Some of the homes on Brook Ave had been lifted off their foundations and pushed yards away, leaving behind cement staircases leading to nowhere. First floors were swept out from underneath roofs that were now pitched like tents in a refugee camp.

Homeowners still moved about the ruins, though many had already been back to salvage the essentials. They posed religious statues and animal figurines that had no place in temporary shelters as guards along cinder-block foundations, as if they could keep the waters from rising up once more.

Governor Chris Christie made it clear that folks along the barrier islands needed to “get the hell off.” But was there a similar charge for the people who lived along south Raritan Bay? We’d heard stories from other passersby of residents waiting on their roofs for a boat rescue when the waters rose with a speed that no one had anticipated.

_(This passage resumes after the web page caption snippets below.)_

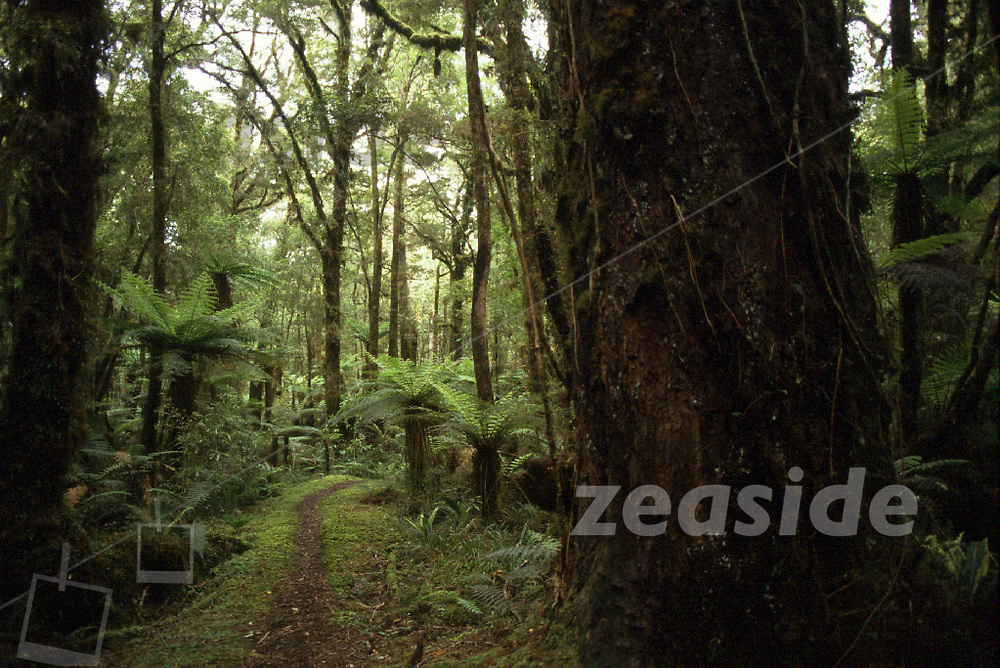 The Inland Pack Track features fantastic coastal rainforrest of New Zealand! It is a track, formerly built and used to carry goods and gold along the westcoast, before the road existed and due to the dangerous route along the shore, with its difficult limestone formations and strong surf of the Tasman Sea. This Track can be impassable at parts often, due to rain in the Ranges.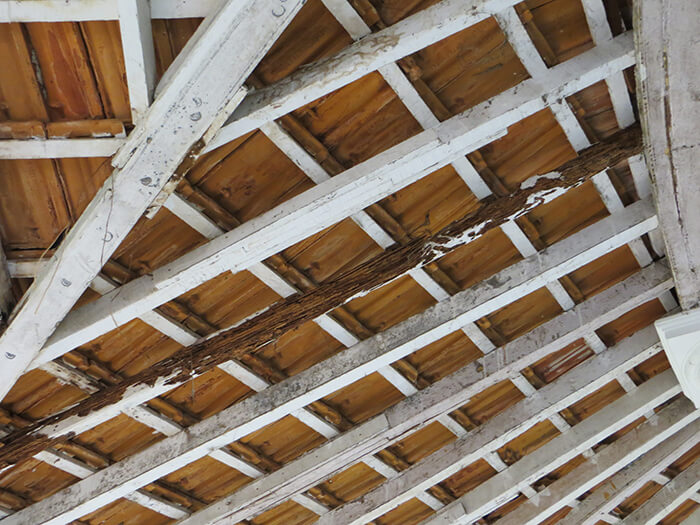 Necessary and urgent repair of the beams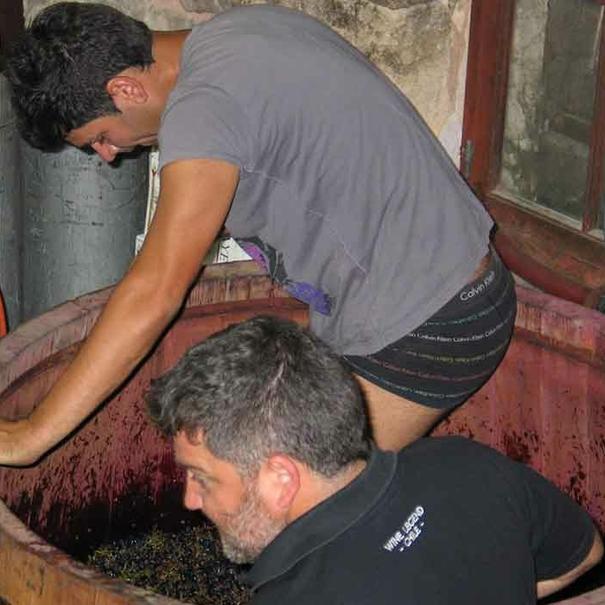 Tradicional pisado de la uva para prensarla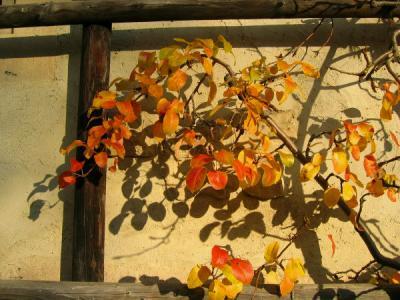 黄金の秋 ベー弁這う全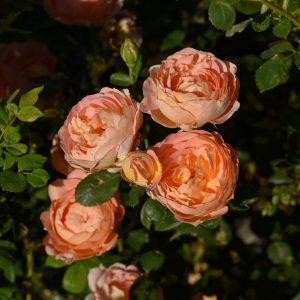 four orange roses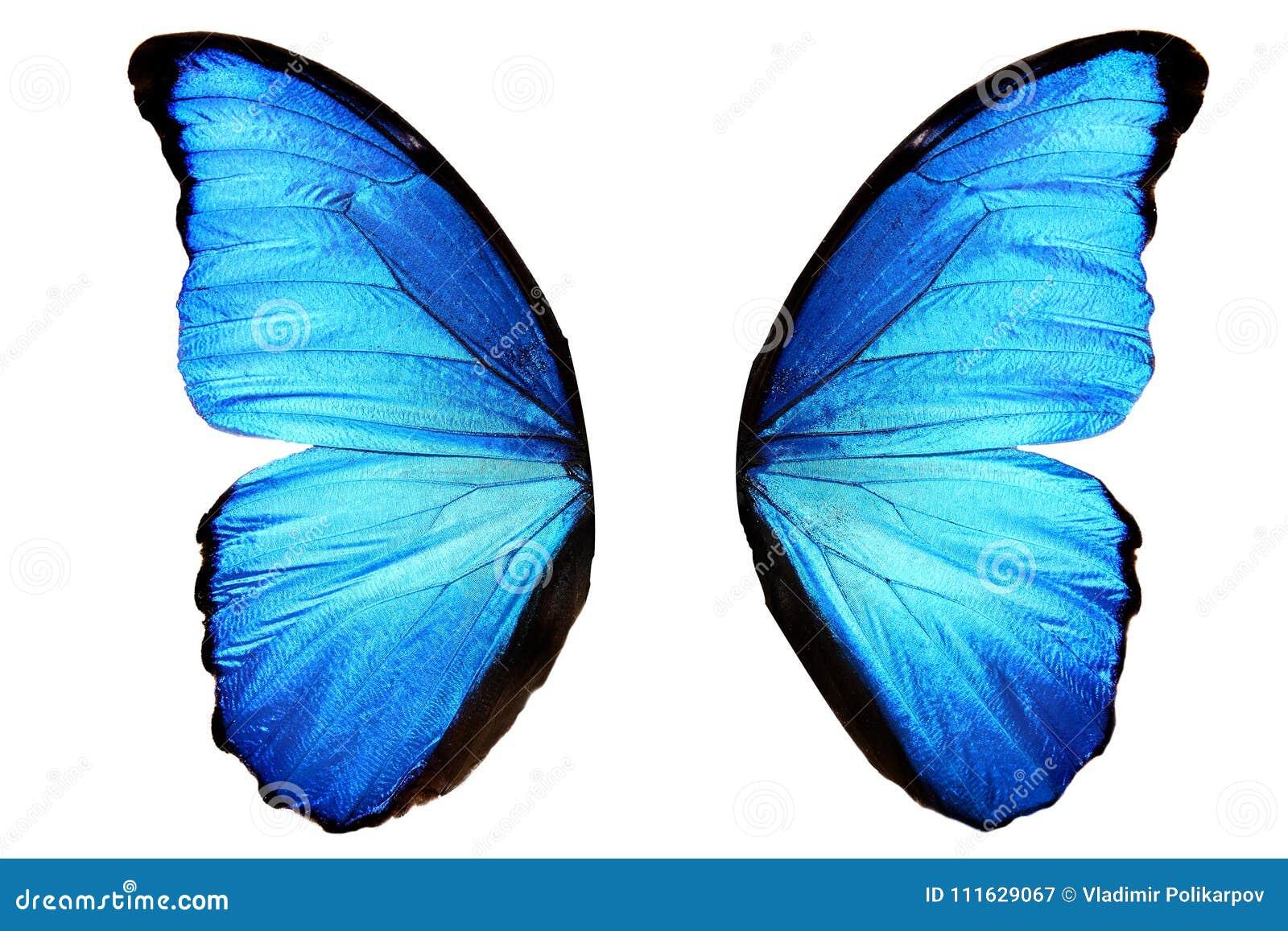Asas azuis da borboleta com pontos pretos Isolado no fundo branco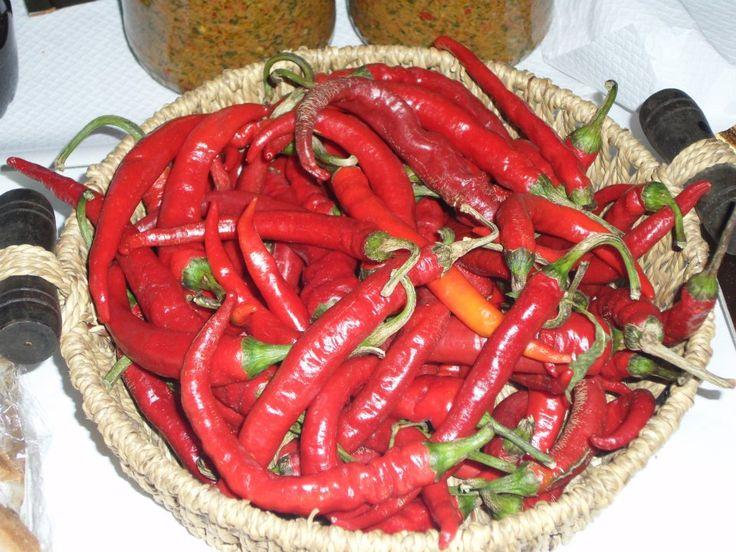 Filetto si veste di rosso con il Festival del Peperoncino Piccante - L'Abruzzo è servito   Quotidiano di ricette e notizie d'AbruzzoL'Abruzzo è servito   Quotidiano di ricette e notizie d'Abruzzo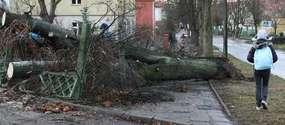 Wiatr będzie silny, może łamać drzewa i zrywać linie energetyczne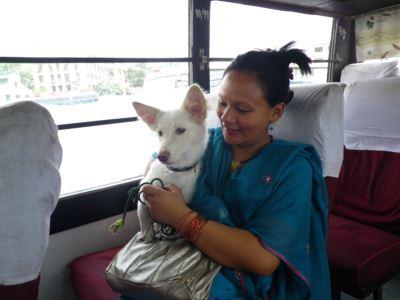 バスに乗る犬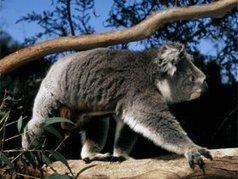Le koala peut-il sauver le climat ? - Sircome | La communication des ong et associations | Scoop.it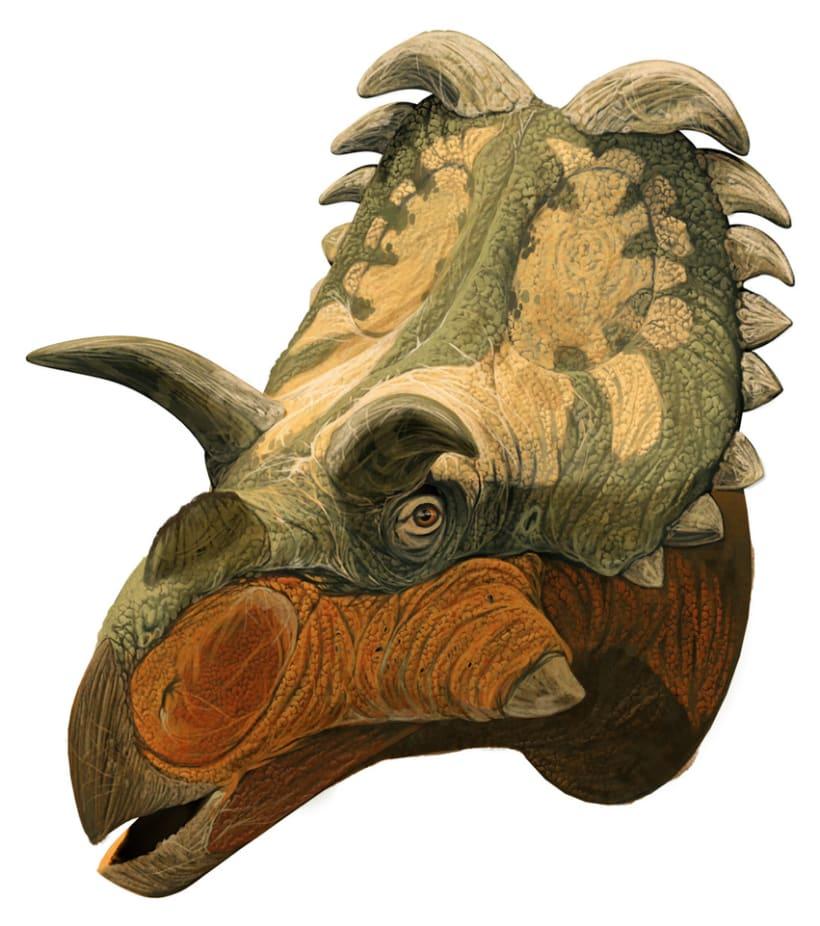 Nuevos Dinosaurios Ceratopsios 4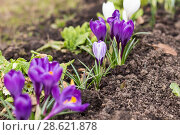 Купить «Первоцвет. Крокусы», фото № 28621878, снято 5 мая 2018 г. (c) Evgenia Shevardina / Фотобанк Лори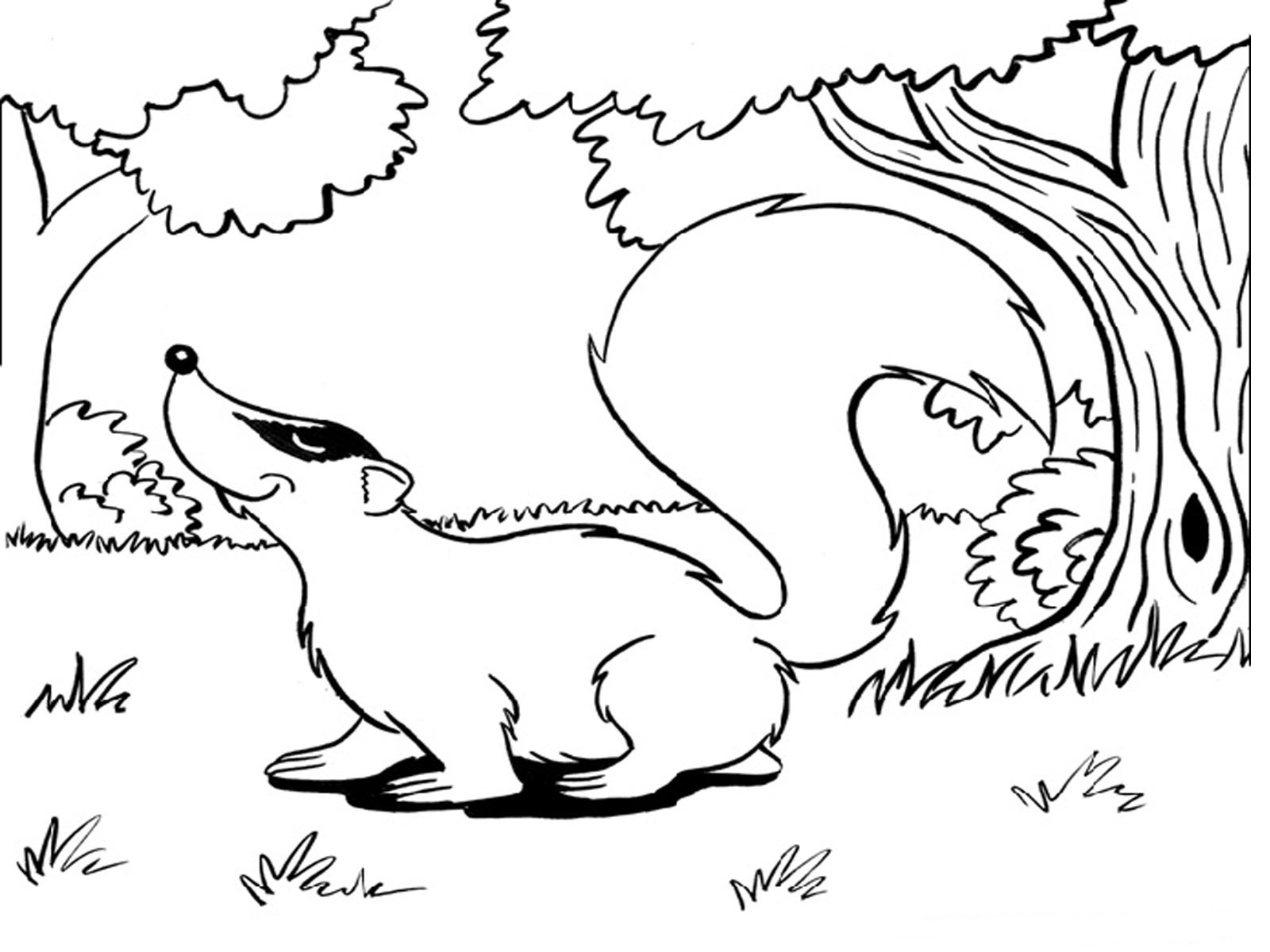 Animales Para Colorear: Badger Coloring Pages Realistic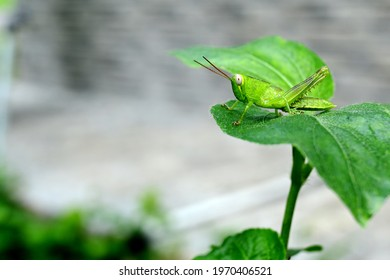 green grasshopper - oxya serville. Green grasshopper is one type of insect that is found in Indonesia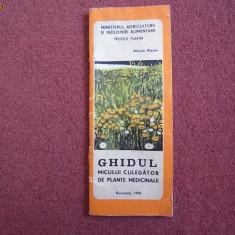 Ghidul micului culegator de plante medicinale - Mircea Alexan - Carti Agronomie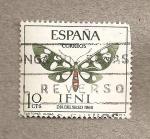 Sellos de Europa - España -  Ifni, Mariposa Syntomis alicia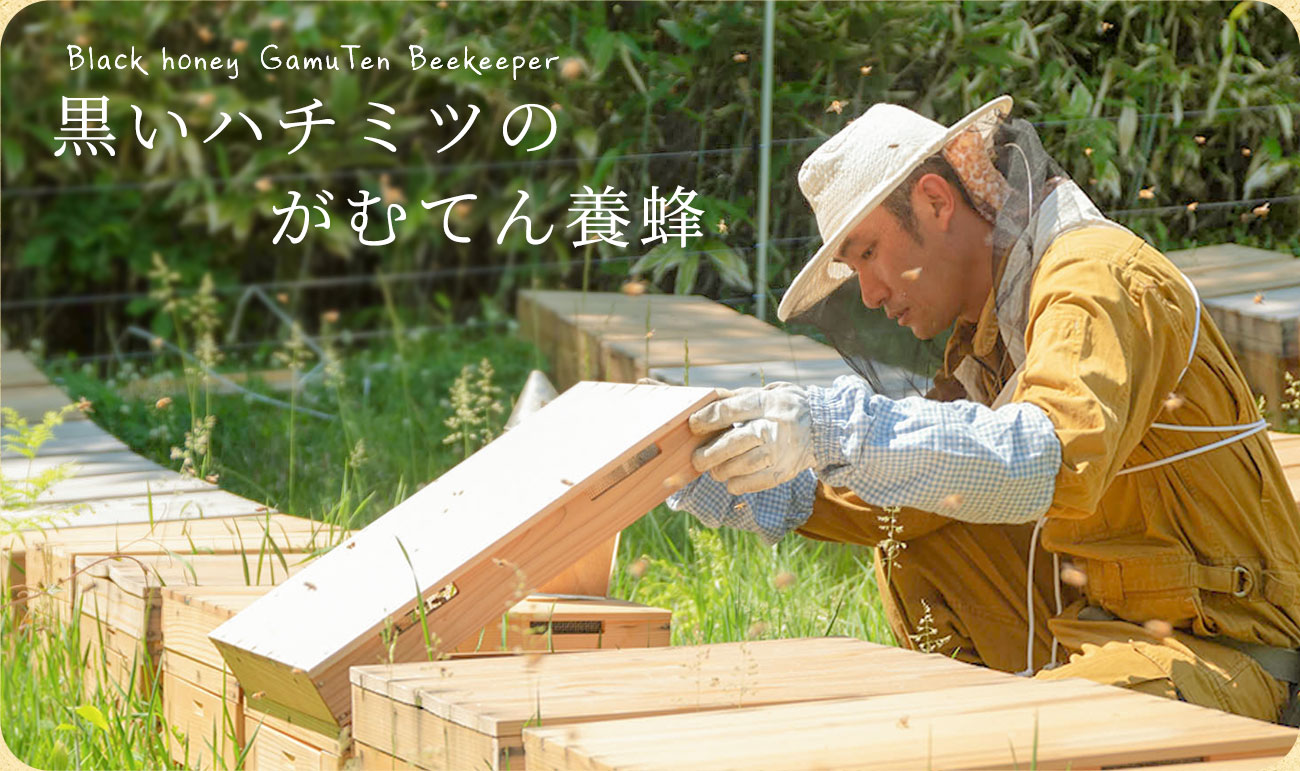 がむてん養蜂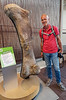 Camarasaurus, Adult Right Thigh Bone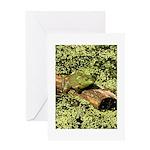 Bullfrog in green is King Greeting Card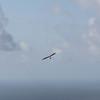 Co Pilot-20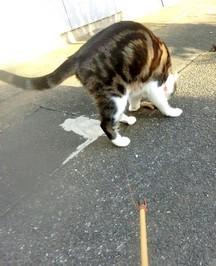 静岡キルトフェスティバルは中止 癒しの猫たち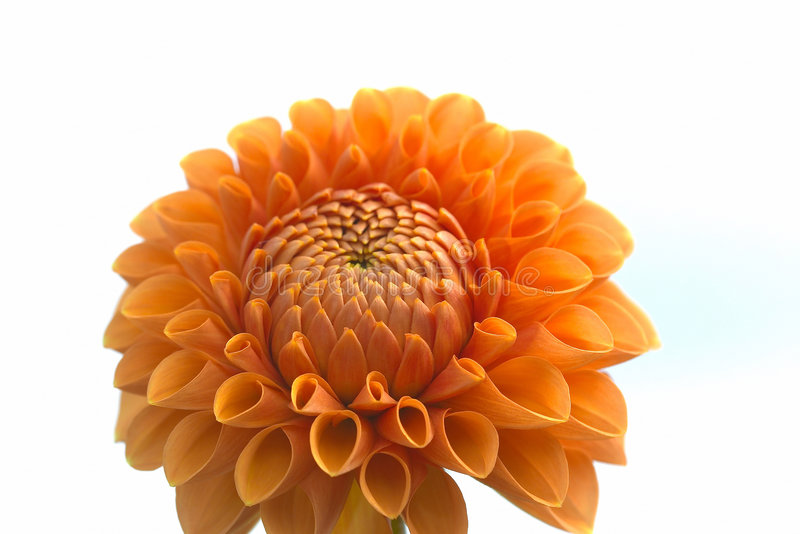 Plan rapproché de fleur de dahlia photos libres de droits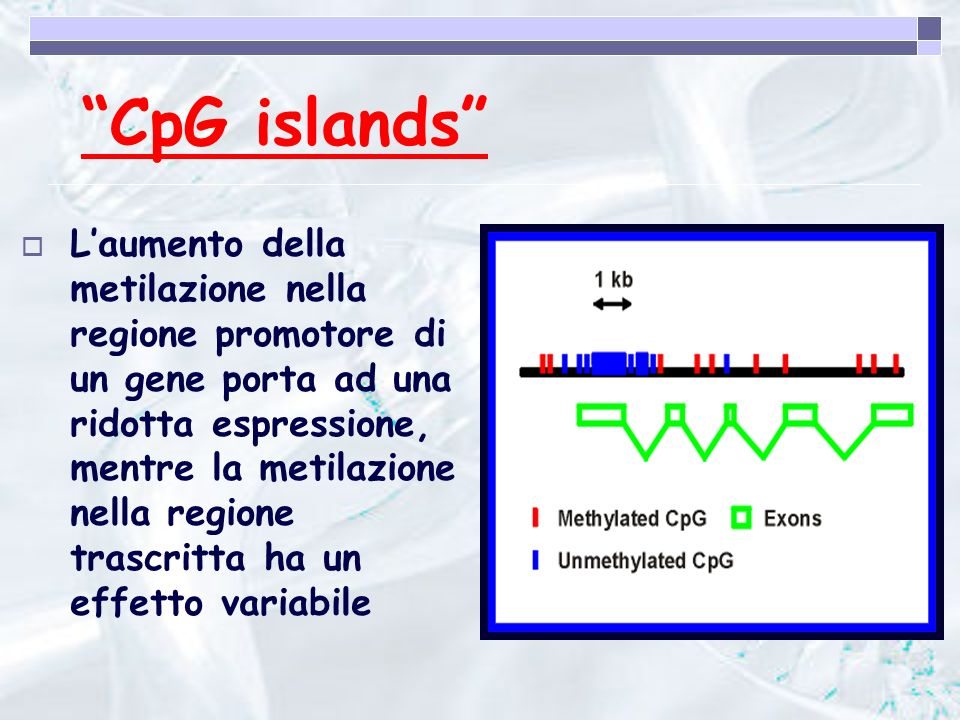 CpG islands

Union Beach was New Jersey’s Ninth Ward.

The sooty vinyls caught my attention. Was this a grandfather’s collection? How many generations had lived in these homes? I scanned them for an artist or album title I would recognize – anything that would make this tragedy mine. I was trying to understand why some of these residents were so hostile to visitors, taking the time to post signs like “No Camera Zombies” and “Did You Get Enough Pics?”

We had heard the whispers in Seabright, too. Its 10-foot sea wall couldn’t keep the ocean from meeting the bay, dumping five feet of sand in its streets and pouring five feet of water into some first floors. The sea punched right through beachfront wedding venues and knocked cabanas back against the sea wall, like exhausted boxers clinging to the ropes.

“Sightseers,” I heard someone mutter as we walked down Center Street. If only they’d known that Bjoern lived here 10 years ago. Perhaps they retracted their acrimony once they saw us talking with his former landlord, their neighbor.

I wanted to tell them, I get it. I wouldn’t want my home to be your tourist attraction either. Throughout our survey, I would look away if the seas had ripped out a front door or a bay window, exposing a living room or dining room. I hadn’t been invited into those spaces.

But the Jersey Shore belongs to everyone who lives in the state. We cried for your loss and we bear the burden of rebuilding, too. We are your volunteers, your donors. Don’t shut us out.